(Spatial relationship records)
────────────────
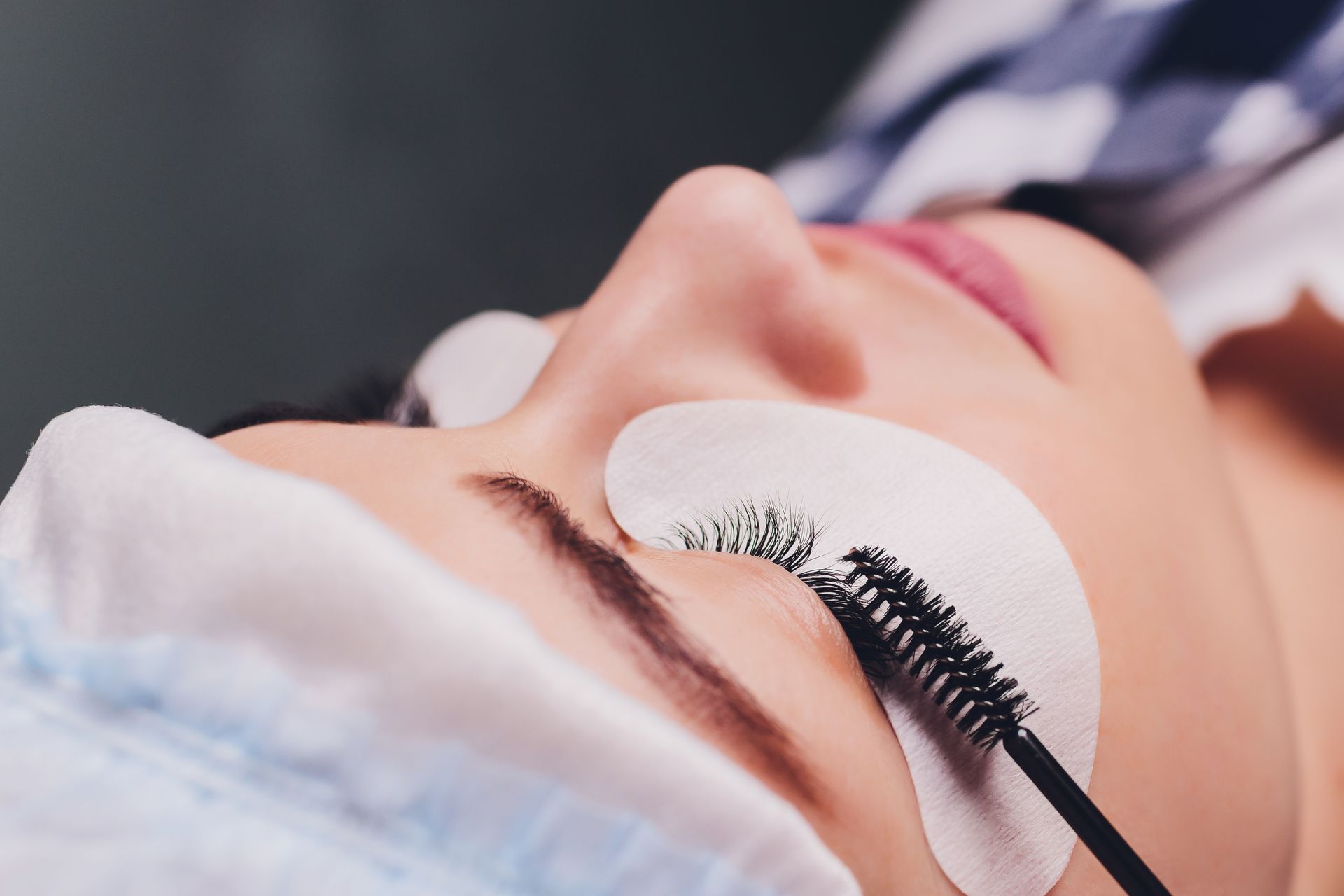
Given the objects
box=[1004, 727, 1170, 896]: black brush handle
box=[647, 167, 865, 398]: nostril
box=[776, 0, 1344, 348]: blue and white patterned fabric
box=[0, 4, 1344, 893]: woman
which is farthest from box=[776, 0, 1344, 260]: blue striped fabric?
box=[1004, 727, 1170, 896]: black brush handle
────────────────
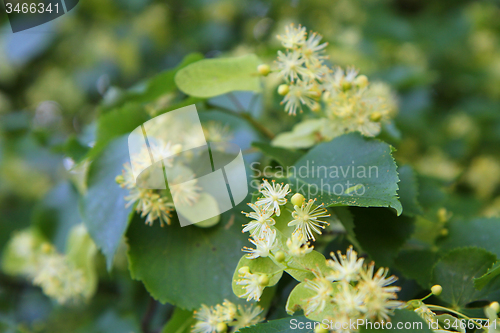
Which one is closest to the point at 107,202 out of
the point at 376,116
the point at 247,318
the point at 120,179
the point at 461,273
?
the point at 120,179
────────────────
Pull out each line above that contains the string "blue" and copy it whole.

box=[776, 0, 1344, 348]: blue and white patterned fabric
which is farthest from box=[776, 0, 1344, 260]: blue striped fabric?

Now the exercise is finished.